** Opening PAGE EXCERPT block **

European Central Bank (ECB) member Fabio Panetta says the digital euro could pass negative interests rates to customers, Bloomberg writes.
Panetta, speaking at an event on Wednesday (Feb. 10), said officials who wanted to prevent bank runs could make hoarding digital money an unattractive option through penalizing remuneration of holdings more than 3,000 euros.
The concern among many officials is that consumers, with the option of digital money available directly with the financial authority of a country, would then set about draining their bank accounts and cause fiscal instability.
According to Panetta, interest rates of -1 percent or -2 percent on a central bank digital currency might not provide much deterring for people to do so during acute shocks to the system. He said the system would have to incorporate “highly penalizing” tiered remuneration.
That said, he also acknowledge this system could go too far in the opposite direction.
“For example, in times of crisis it could be necessary to adjust the remuneration of the digital currency, but this could signal that the central bank is anticipating financial tensions, leading to self-fulfilling instability,” he said, according to Bloomberg.
The ECB is one of the biggest global banks looking into a digital currency. The bank and the European Commission have both begun working on the specifics of how one would be implemented. This comes as people have increasingly used digital methods of payment since the pandemic began. According to the ECB, a digital euro could help complement the physical currency and already-existing payment methods in the private sector.
The ECB is expected to decide by the middle of the year if it’s going to proceeds with the digital euro.
Thus far, only the ECB’s deposit facility is negative, Bloomberg writes, which discourages banks from holding onto excess liquidity and helps to boost lending. Not many banks in the area have passed on that charge to customers — any such move could provoke heavy criticism.

** Closing PAGE EXCERPT block **

### PROBLEMS AND TASKS
1. In the digital euro article above, holdings above what amount did Panetta say could face penalizing remuneration?
2. Copy the stretch of the digital euro article from "The ECB is one" through "the digital euro.".

** Opening DATASET RECORDS block **

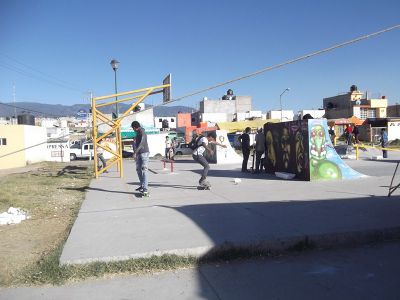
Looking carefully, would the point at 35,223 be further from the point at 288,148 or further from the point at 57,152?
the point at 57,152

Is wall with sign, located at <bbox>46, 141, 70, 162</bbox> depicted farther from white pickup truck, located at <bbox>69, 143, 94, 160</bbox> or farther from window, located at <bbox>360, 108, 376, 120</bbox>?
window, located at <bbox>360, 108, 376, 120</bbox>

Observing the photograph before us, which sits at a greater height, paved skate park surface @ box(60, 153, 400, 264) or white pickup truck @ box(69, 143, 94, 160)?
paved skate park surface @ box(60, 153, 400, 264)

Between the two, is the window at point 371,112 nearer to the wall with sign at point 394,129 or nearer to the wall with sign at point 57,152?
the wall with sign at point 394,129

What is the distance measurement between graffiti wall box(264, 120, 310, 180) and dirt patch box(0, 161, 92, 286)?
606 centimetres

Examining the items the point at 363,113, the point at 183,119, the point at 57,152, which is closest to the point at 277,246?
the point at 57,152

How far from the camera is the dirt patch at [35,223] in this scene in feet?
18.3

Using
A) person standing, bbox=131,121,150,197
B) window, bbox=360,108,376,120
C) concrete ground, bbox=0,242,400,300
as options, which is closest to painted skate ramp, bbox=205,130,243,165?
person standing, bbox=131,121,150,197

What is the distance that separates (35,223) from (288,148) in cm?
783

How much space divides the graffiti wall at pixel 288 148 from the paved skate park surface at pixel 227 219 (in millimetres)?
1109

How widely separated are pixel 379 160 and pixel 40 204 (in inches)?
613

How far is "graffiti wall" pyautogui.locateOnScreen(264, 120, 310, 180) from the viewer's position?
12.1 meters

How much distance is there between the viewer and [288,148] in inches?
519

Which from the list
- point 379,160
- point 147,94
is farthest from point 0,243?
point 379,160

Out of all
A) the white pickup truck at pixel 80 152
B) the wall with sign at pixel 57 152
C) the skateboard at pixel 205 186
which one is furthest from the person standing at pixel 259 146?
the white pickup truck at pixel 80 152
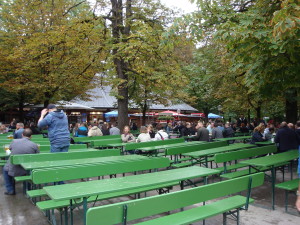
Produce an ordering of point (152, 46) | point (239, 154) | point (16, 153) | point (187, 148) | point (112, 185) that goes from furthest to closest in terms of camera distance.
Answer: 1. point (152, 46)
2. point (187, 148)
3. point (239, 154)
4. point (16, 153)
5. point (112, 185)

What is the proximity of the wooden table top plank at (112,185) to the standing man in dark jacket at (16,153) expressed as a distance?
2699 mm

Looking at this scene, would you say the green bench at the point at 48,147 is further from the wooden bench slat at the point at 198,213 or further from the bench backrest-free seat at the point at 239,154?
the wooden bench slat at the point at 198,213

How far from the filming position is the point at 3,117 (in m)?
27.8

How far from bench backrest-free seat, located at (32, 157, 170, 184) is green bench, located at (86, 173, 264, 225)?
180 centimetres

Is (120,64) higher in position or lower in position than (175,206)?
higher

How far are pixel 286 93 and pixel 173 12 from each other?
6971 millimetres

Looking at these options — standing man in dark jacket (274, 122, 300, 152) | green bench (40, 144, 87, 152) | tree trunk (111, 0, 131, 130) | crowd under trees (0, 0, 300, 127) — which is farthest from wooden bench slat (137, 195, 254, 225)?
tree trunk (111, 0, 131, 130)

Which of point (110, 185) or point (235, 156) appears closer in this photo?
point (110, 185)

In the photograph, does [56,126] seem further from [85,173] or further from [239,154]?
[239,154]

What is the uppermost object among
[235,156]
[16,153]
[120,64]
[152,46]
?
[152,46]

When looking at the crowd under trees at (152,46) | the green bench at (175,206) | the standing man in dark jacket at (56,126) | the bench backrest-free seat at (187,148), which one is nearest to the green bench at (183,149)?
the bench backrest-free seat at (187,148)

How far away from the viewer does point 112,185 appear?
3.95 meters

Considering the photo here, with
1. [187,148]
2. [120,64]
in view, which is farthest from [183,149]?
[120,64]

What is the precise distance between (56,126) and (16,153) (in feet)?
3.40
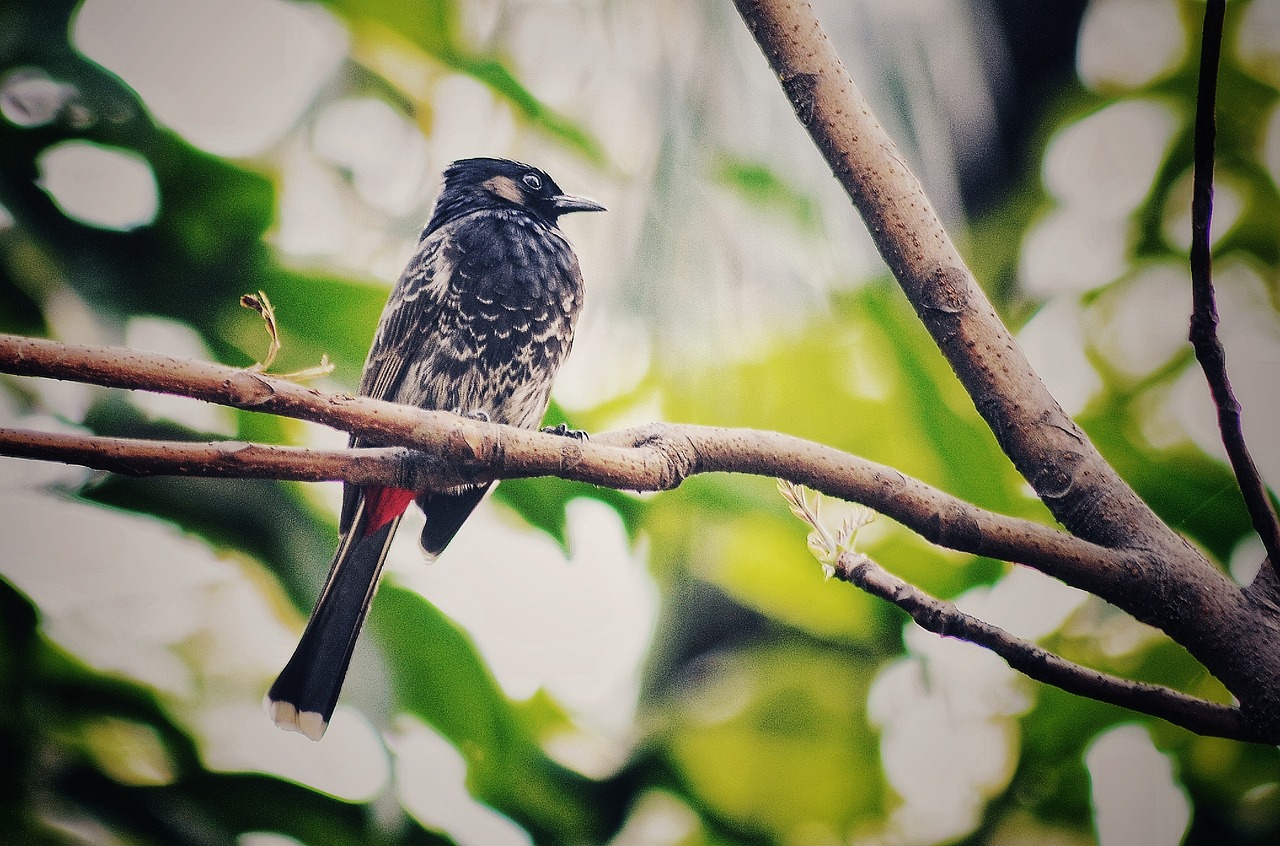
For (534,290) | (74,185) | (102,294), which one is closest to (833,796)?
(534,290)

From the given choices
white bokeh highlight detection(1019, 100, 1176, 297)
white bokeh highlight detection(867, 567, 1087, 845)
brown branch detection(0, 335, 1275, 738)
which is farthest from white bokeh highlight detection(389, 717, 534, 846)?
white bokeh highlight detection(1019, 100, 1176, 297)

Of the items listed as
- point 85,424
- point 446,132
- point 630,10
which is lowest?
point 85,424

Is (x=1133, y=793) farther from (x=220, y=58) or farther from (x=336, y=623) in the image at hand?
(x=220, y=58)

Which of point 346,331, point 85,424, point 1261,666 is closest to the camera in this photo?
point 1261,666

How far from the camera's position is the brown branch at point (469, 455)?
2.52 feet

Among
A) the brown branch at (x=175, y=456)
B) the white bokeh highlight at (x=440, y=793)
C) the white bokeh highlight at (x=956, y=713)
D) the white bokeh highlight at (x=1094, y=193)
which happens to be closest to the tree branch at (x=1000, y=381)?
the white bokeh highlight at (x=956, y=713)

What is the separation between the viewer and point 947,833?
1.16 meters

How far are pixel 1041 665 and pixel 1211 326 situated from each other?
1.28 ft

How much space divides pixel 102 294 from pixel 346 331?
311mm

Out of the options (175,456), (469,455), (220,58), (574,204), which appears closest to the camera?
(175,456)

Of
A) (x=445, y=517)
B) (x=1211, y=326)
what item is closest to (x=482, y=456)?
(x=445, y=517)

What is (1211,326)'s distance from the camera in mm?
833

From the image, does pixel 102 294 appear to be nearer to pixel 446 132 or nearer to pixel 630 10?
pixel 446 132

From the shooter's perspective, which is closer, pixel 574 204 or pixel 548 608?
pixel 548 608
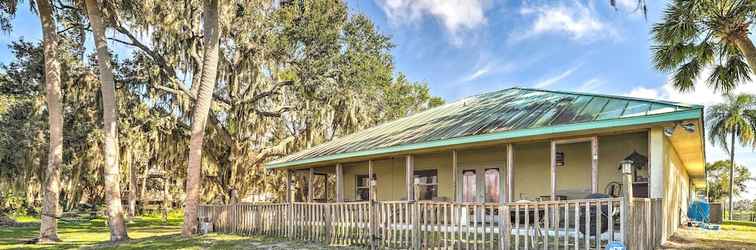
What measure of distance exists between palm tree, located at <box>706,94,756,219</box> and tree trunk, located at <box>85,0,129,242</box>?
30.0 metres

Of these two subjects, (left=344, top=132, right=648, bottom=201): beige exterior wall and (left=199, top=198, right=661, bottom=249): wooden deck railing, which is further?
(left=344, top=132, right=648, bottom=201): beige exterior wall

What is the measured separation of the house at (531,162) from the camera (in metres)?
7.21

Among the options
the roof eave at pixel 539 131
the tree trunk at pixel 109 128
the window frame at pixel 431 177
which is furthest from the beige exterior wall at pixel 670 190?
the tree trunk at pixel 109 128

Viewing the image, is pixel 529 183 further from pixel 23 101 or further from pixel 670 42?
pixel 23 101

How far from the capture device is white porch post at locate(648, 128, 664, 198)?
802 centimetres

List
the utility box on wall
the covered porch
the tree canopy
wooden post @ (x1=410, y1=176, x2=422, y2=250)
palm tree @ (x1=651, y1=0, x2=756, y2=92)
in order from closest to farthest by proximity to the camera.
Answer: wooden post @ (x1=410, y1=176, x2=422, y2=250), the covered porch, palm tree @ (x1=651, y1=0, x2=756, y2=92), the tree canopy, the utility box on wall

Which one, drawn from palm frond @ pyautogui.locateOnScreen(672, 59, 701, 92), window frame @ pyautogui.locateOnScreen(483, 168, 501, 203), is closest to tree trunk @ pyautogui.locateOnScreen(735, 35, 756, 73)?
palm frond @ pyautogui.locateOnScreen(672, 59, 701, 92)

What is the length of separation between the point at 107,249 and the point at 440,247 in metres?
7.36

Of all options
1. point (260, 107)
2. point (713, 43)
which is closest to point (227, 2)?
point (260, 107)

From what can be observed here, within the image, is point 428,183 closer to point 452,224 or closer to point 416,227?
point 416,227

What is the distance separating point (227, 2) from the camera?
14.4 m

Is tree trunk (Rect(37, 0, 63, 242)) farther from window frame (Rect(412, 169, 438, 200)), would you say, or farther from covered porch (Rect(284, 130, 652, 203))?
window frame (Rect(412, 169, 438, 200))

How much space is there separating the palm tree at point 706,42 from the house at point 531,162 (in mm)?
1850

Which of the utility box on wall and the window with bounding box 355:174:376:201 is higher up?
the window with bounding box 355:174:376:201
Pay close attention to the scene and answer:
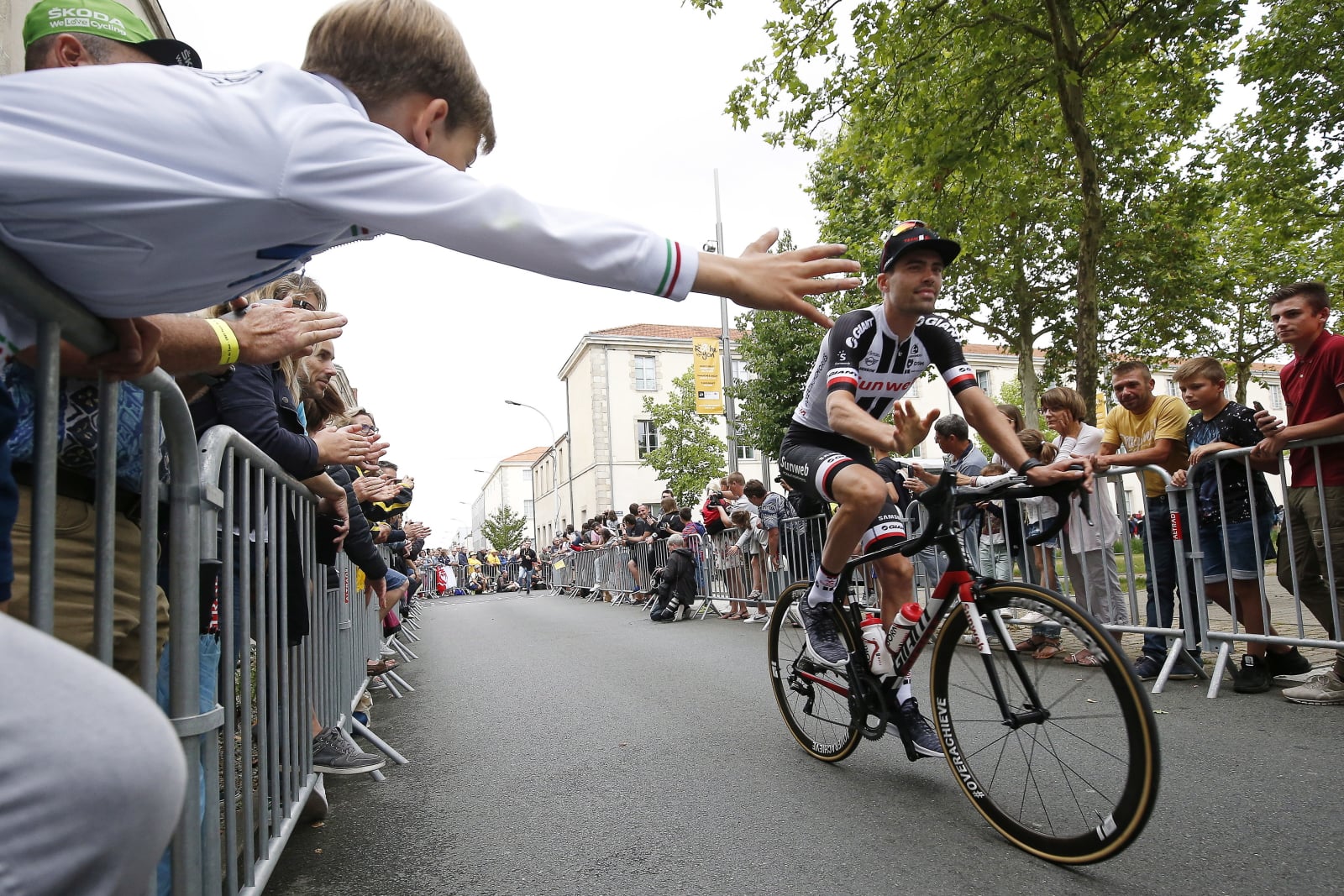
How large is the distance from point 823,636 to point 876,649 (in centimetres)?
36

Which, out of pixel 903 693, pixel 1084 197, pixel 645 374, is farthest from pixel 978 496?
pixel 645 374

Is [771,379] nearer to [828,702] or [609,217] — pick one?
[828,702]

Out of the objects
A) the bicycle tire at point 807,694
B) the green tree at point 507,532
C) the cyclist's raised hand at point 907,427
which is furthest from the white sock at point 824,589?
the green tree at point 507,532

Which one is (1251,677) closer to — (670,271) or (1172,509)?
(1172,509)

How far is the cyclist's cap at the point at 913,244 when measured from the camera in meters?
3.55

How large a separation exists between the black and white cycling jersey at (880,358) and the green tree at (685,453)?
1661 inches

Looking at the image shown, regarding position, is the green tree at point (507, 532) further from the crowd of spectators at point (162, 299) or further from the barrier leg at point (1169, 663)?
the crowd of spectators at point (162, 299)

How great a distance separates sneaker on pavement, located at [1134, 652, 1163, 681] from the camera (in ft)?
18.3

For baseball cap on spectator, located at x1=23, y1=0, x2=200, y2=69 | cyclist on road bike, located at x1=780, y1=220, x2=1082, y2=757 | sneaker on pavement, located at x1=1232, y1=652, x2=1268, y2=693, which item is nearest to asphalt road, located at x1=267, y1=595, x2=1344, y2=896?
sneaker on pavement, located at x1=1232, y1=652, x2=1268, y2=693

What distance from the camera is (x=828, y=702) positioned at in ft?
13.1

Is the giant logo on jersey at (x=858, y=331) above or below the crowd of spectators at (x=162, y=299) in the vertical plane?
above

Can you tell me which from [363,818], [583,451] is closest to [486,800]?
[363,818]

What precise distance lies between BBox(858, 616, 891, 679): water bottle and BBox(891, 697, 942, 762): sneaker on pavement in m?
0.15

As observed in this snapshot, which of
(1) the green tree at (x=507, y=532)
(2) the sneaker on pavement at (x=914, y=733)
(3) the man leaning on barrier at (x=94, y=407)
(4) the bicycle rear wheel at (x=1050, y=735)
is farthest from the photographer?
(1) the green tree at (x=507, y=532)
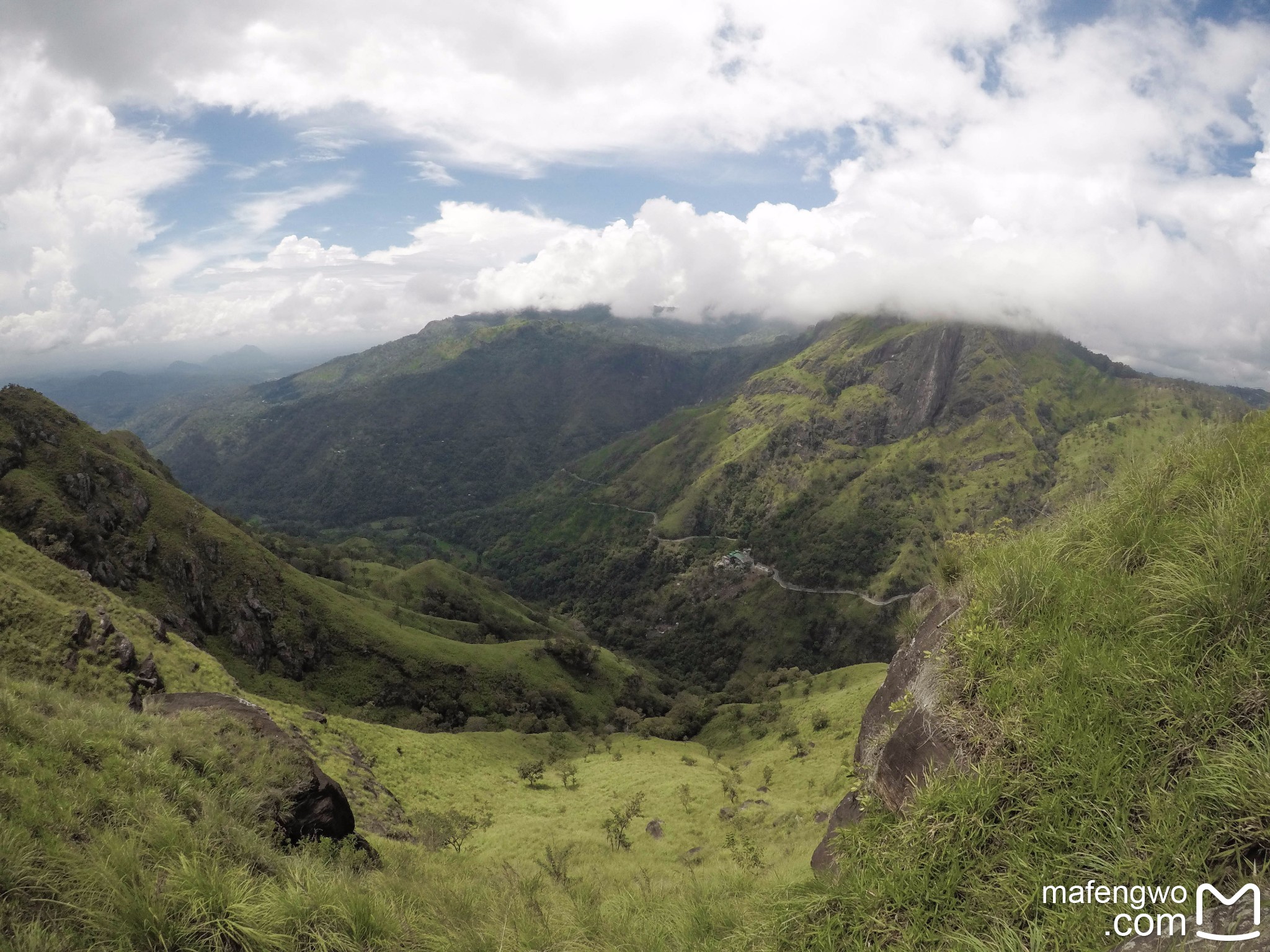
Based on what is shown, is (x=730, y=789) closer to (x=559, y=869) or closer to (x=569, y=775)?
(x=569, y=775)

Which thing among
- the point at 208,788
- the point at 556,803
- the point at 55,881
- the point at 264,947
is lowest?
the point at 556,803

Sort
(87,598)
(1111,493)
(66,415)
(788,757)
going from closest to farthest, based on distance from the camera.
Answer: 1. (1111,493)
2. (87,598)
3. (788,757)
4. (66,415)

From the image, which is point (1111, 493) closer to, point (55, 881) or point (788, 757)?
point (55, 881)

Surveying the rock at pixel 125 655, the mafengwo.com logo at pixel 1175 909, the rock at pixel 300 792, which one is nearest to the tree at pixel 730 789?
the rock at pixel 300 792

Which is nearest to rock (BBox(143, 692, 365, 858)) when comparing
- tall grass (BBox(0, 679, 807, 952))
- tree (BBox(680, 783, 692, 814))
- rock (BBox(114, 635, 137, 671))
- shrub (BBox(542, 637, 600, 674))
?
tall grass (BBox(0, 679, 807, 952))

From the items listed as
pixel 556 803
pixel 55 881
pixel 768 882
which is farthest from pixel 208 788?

** Closing DATASET RECORDS block **

### ANSWERS FOR EACH ITEM
1. Holdings of more than 3,000 euros.

2.
The ECB is one of the biggest global banks looking into a digital currency. The bank and the European Commission have both begun working on the specifics of how one would be implemented. This comes as people have increasingly used digital methods of payment since the pandemic began. According to the ECB, a digital euro could help complement the physical currency and already-existing payment methods in the private sector.
The ECB is expected to decide by the middle of the year if it’s going to proceeds with the digital euro.